Epidemiological modelling will only generate a narrower range of uncertainties. Interventions have to be implemented in imperfect conditions. The nature of outbreaks is such that the effect of any intervention on case counts will only start to be evident one to two weeks later.
Additionally, case numbers remain inaccurate as over 80 per cent of infected people – especially children – will experience mild symptoms and may never be diagnosed.
Thus, countries that test extensively will detect more cases than those that do not, while countries with large numbers of deaths relative to cases, or that export cases, will have far higher proportions of infected but undetected cases.
GETTING READY TO TAP THE BREAKS
Our current approach in Singapore appears to be working and allowing a relatively sustainable balance between restrictions and normalcy.

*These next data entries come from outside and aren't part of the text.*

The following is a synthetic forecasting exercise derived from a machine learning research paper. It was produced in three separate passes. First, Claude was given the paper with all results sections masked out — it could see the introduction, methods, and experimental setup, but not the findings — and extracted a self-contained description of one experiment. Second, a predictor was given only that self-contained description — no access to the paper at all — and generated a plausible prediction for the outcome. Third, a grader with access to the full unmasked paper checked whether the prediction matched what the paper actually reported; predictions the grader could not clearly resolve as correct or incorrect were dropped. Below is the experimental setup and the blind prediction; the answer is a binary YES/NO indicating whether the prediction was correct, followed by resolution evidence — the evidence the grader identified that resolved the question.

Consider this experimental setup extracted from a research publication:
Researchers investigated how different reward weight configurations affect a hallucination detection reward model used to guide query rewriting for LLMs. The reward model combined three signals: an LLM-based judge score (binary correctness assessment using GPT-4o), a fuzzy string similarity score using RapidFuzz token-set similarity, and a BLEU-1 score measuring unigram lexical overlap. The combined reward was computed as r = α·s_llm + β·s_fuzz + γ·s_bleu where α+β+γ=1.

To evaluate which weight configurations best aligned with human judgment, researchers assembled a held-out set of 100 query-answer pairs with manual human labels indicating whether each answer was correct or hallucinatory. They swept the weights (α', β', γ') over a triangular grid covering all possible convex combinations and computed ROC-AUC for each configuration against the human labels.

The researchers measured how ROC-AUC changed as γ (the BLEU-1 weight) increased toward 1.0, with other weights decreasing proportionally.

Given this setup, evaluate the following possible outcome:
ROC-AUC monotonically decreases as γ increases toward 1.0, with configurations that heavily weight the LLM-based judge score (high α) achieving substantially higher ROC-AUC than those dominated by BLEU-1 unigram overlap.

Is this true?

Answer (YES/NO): YES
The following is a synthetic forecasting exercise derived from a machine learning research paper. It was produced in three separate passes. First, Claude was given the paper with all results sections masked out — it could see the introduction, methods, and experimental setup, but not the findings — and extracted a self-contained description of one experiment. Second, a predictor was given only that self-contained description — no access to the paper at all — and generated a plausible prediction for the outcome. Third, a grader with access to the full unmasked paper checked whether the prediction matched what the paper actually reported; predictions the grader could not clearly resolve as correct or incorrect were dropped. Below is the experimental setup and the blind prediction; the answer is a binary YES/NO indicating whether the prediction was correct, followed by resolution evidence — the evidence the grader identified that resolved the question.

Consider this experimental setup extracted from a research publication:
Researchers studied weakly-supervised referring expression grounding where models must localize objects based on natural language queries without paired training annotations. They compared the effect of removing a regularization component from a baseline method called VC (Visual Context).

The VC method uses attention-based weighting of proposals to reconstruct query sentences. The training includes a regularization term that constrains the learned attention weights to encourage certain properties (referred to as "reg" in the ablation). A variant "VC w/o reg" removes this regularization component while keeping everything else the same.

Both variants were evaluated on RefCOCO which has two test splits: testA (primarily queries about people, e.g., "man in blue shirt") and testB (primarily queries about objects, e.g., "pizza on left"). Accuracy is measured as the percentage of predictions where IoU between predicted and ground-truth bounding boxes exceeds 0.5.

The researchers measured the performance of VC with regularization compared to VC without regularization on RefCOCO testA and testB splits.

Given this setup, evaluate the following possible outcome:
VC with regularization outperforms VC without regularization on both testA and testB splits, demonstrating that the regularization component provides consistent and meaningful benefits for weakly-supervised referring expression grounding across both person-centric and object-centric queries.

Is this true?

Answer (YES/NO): NO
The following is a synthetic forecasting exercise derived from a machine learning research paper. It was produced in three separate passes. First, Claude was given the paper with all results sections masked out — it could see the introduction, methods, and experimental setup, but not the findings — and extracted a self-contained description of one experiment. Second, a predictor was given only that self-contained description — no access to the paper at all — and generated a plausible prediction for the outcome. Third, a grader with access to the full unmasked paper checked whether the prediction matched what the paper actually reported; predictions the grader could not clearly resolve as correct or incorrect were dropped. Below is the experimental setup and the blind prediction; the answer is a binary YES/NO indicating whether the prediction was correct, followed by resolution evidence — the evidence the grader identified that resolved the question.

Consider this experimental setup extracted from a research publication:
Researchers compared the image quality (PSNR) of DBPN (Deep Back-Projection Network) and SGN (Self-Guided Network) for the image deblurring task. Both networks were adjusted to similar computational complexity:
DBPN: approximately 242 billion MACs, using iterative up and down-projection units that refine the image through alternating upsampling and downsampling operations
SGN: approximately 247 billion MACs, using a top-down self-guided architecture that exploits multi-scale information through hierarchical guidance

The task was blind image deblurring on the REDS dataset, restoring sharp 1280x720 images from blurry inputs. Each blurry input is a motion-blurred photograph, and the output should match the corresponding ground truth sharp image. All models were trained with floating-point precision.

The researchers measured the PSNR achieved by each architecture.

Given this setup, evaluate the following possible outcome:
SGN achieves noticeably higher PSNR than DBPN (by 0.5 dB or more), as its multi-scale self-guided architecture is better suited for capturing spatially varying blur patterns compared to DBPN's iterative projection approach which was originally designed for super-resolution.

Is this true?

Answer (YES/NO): NO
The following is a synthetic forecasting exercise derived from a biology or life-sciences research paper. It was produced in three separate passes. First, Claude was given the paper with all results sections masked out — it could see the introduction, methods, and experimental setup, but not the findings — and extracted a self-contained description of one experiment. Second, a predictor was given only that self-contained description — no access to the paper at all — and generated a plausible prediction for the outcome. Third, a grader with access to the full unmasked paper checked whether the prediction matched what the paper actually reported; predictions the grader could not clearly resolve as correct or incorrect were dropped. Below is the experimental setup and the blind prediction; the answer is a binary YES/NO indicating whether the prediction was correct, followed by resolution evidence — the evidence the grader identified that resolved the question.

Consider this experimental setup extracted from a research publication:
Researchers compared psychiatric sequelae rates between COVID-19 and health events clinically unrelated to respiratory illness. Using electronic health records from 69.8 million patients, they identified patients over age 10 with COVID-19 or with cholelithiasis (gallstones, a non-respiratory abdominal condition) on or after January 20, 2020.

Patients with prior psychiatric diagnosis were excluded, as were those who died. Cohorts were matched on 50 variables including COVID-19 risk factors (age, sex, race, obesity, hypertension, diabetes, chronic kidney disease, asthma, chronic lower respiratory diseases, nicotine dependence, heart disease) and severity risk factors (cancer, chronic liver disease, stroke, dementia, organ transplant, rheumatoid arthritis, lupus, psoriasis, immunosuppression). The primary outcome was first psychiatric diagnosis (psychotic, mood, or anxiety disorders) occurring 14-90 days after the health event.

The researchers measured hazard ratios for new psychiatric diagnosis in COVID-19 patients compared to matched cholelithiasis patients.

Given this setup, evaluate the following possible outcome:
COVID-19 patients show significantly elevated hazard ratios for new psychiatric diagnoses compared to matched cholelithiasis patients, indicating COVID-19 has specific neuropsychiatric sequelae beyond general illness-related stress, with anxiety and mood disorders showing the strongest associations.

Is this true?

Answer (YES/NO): NO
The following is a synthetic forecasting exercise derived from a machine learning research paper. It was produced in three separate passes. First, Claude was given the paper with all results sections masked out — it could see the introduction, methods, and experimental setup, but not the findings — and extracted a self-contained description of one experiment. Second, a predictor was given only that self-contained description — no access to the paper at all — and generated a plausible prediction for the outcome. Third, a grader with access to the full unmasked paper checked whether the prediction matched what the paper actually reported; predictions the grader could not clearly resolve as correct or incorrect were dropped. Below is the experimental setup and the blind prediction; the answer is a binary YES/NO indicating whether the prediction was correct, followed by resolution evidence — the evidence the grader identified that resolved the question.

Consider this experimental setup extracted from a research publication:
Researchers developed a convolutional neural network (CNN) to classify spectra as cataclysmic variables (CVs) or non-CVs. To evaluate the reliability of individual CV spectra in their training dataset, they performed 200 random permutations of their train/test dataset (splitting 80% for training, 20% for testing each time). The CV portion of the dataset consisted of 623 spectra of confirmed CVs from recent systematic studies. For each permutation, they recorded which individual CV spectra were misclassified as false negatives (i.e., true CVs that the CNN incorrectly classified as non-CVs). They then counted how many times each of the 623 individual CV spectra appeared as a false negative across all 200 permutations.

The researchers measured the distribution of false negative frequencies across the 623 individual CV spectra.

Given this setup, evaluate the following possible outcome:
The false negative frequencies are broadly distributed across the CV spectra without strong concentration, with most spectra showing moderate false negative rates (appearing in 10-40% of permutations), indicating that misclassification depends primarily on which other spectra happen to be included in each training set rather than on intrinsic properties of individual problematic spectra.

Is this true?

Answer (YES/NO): NO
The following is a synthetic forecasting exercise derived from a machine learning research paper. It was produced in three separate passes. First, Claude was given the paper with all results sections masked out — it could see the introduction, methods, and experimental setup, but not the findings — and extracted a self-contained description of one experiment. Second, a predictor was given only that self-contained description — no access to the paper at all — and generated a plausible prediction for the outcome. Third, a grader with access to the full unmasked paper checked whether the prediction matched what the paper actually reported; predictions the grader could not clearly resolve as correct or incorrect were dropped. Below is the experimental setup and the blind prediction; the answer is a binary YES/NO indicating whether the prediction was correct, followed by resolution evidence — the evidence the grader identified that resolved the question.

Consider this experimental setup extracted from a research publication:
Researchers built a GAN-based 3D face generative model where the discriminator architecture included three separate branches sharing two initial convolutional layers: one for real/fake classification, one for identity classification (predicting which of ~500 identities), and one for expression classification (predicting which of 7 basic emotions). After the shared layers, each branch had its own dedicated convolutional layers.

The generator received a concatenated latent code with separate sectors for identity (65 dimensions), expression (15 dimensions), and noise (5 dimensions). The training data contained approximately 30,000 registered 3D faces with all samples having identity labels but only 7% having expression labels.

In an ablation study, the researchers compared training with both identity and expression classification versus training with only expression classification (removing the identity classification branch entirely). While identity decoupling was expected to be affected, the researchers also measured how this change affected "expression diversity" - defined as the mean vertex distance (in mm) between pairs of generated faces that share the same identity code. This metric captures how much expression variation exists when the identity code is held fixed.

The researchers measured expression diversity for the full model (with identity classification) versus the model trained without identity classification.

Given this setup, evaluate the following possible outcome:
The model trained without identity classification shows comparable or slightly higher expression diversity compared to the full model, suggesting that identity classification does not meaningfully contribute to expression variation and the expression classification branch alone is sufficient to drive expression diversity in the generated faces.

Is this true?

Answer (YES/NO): NO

However, we must be prepared to quickly implement more restrictive social distancing measures – at least as a means of national brake-tapping – should COVID-19 case numbers begin to increase significantly.
Hsu Li Yang is the Infectious Diseases Programme Leader and Associate Professor at the National University of Singapore’s Saw Swee Hock School of Public Health. Natasha Howard is an interdisciplinary health policy and systems researcher with a dual Associate Professorship at the Saw Swee Hock School of Public Health and the London School of Hygiene and Tropical Medicine.